Sunday, September 14, 2008

Double cosets implemented

I have finally implemented the "missing link" for doing canonical augmentation right. This is the question of computing double-coset type problems. Suppose you have two properties P_L and P_R which form subgroups of a permutation group G (i.e. this is true of the elements for which these hold), and a third property P. Further suppose that if P holds for any permutation in G, then it forms both a left coset of P_L and a right coset of P_R. This is the kind of problem the double-coset approach tackles.

In particular, this is a more efficient method of isomorphism than the usual "canonical label times two" approach. Essentially, only one tree structure is traversed (instead of two), and worse case performance is when this one traversal takes about the same time. So the best case will be a little more than half the time of the other approach.

I have implemented randomized testing of the new code on graphs only thus far, but everything now seems to be working, and what I have is posted here.

This was the last obstacle before canonical augmentation itself could be tackled. Currently, in the code which implements augmentation for binary codes, the step which should be accomplished by a double-coset approach is farmed out to GAP, in an inefficient way. Essentially, GAP computes a group intersection and a coset traversal, in order to find whether (C,P) ~ (C,M). Instead, using refinements for each structure in the pair, we can adapt the (flexible, thanks to the generalized framework) new double coset program to compute this very efficiently. In practice, GAP can take up to 70% of cpu time when being used in this way, where the new approach is expected to be a much smaller fraction of computation time. This should speed up the classification under way here.

Tuesday, September 9, 2008

Matrix Automorphism Groups

Suppose you are given an arbitrary matrix, and you wish to know the set of permutations of the columns, such that the (unordered) set of rows remains the same. This is often called the automorphism group of the matrix, and can be computed as follows, using the ability to compute the automorphism groups of hypergraphs.
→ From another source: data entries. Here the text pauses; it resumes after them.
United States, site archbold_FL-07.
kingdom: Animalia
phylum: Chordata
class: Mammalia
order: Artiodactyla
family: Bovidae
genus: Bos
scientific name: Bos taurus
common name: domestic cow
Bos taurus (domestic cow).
First, suppose there are N symbols in your matrix. Construct N matrices of the same size as your original matrix, one for each symbol in the original matrix. Put a 1 in any position which contains the corresponding symbol in the original, and you get a collection of (0,1)-matrices. Think of the rows of these N matrices as the blocks of N hypergraphs. Each permutation in the matrix automorphism group must also be an automorphism of each of these hypergraphs. Note that you can freely delete any zero rows in these matrices without harm.
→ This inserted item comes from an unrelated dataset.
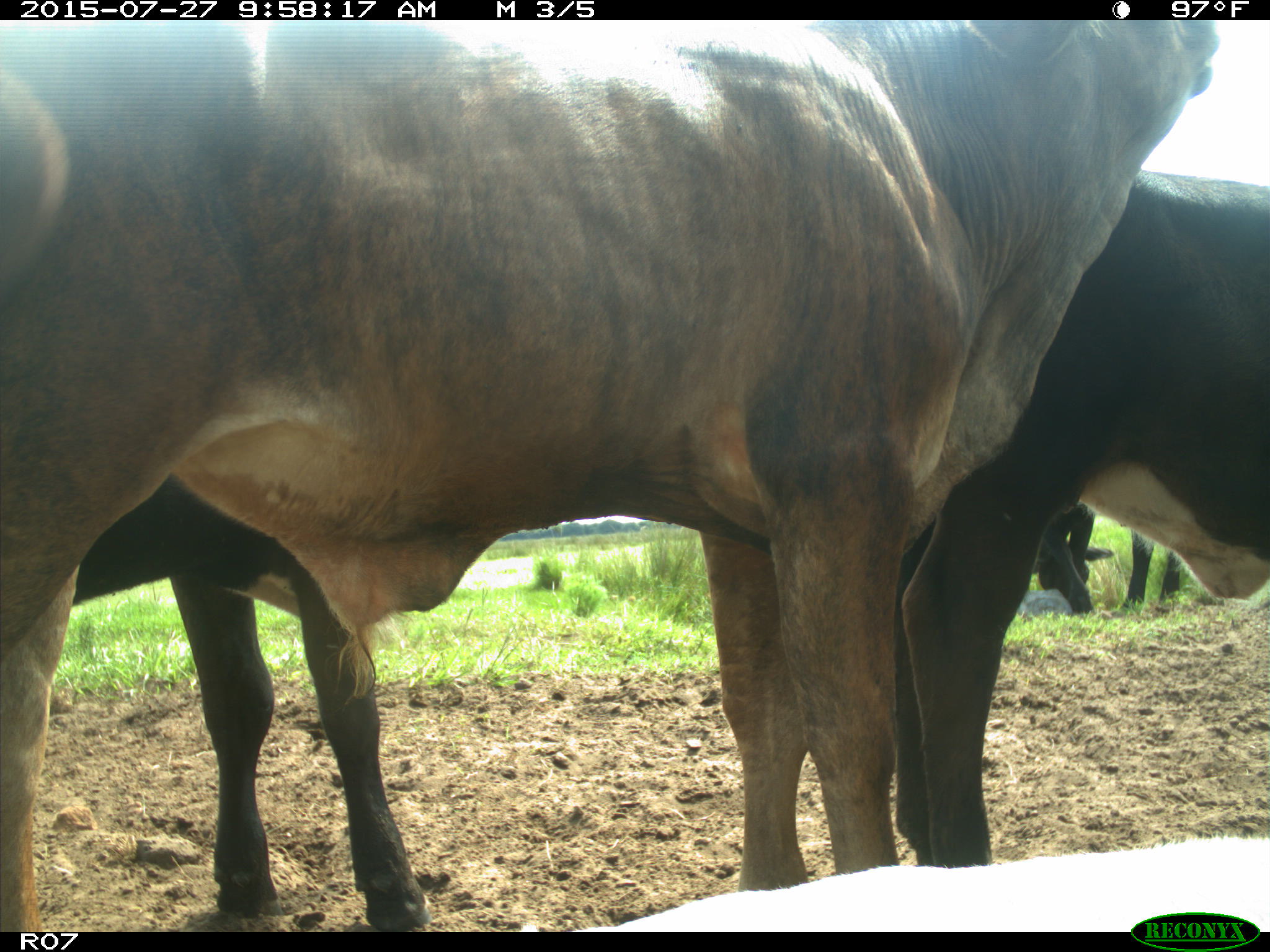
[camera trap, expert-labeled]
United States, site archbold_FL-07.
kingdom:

Finally, if you have refinement methods for computing automorphism groups of hypergraphs, you can easily construct a refinement method for the matrix automorphism group, by repeatedly refining against these hypergraphs until the partition stabilizes. The other two functions needed for a specific implementation are very easy to do for matrix automorphism, and there you have it.
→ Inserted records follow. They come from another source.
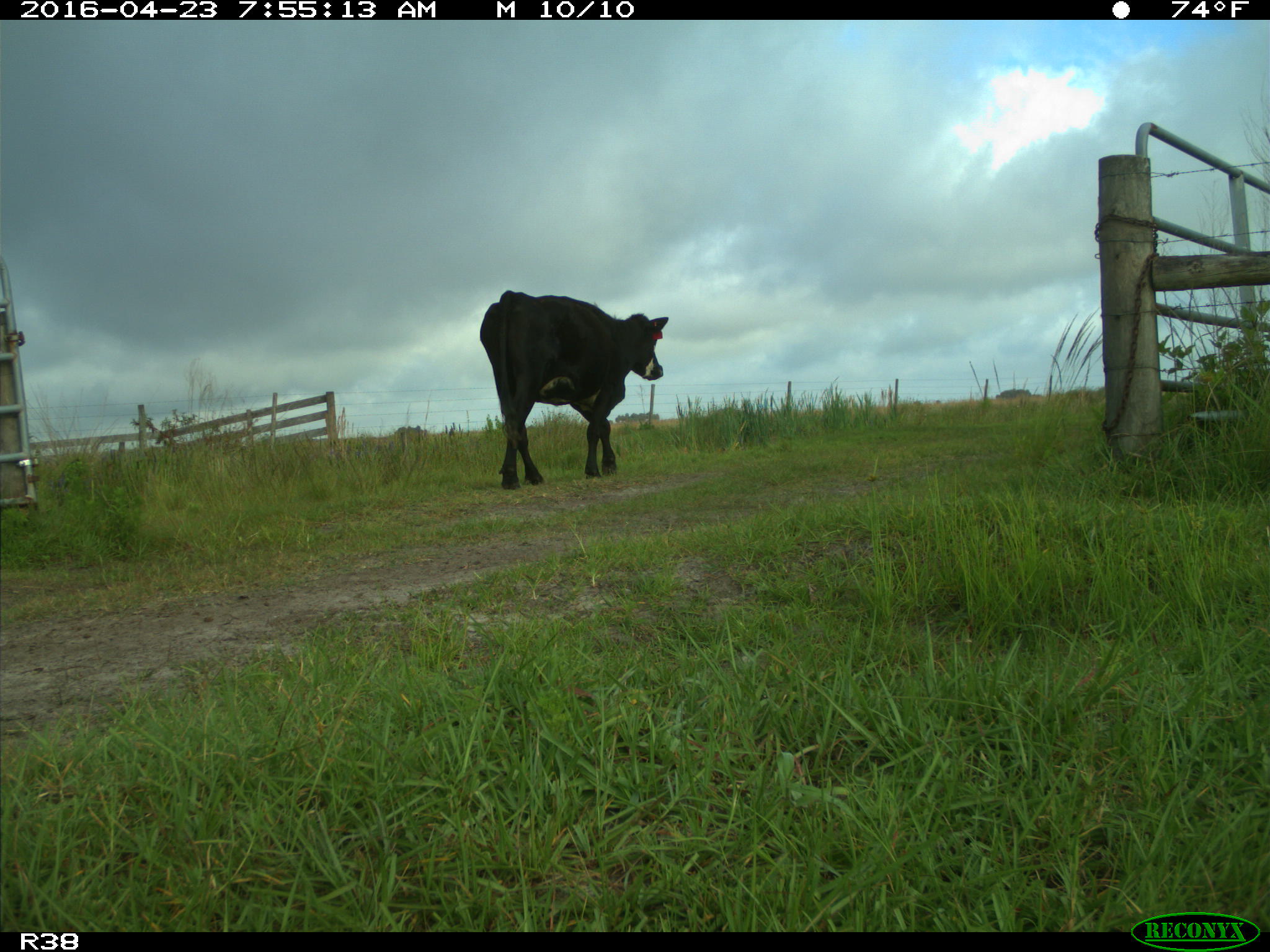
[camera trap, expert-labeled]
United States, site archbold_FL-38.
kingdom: Animalia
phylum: Chordata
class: Mammalia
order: Artiodactyla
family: Bovidae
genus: Bos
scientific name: Bos taurus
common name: domestic cow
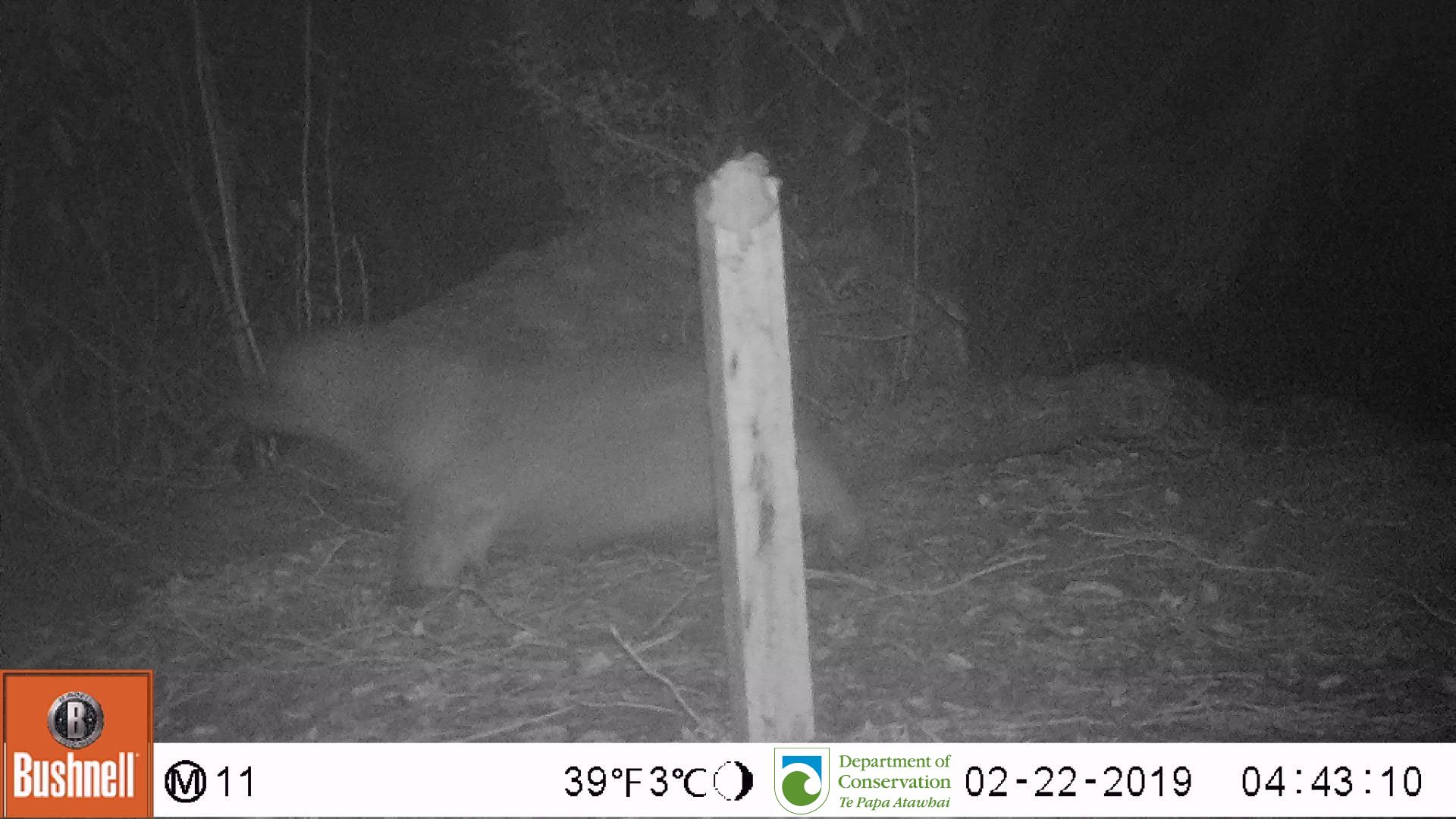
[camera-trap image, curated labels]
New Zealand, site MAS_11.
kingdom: Animalia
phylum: Chordata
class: Mammalia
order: Carnivora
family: Otariidae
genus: Phocarctos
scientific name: Phocarctos hookeri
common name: new zealand sea lion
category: sealion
Sealion (new zealand sea lion) (Phocarctos hookeri).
Hypergraphs are due to appear sometime tomorrow (this is the plan anyway) in Sage 3.1.2, and matrix automorphism groups are currently coded, based on this. They should appear in Sage 3.1.3. Thanks once again to Google for funding this work.

Tuesday, September 2, 2008

Hypergraphs

Also known as incidence structures, nonlinear binary codes, block designs and (0,1)-matrices... The object is a collection of points P, and a collection of blocks, which are subsets of P. The action of S_P induces an action on subsets of P, and the subgroup of S_P which takes blocks to blocks is the automorphism group of the incidence structure.

This is the latest application of the generalized partition backtrack methods for computing automorphism groups and canonical labels. It is implemented with surprising similarity to the linear case (for example, the exact same refinement procedure is used). In fact, one of the optimizations Leon uses is to take some subset of the words of a linear binary code, and use them for refinement. With this new code in place, it will be trivial to implement such an optimization. However, choosing which subset of blocks, and then finding them all, is not a simple problem -- his approach is to simply take the set of words of minimum weight. This does reduce the time taken to refine each partition substantially, but it may have unexpected adverse effects of enlarging the search tree, depending on the specific code.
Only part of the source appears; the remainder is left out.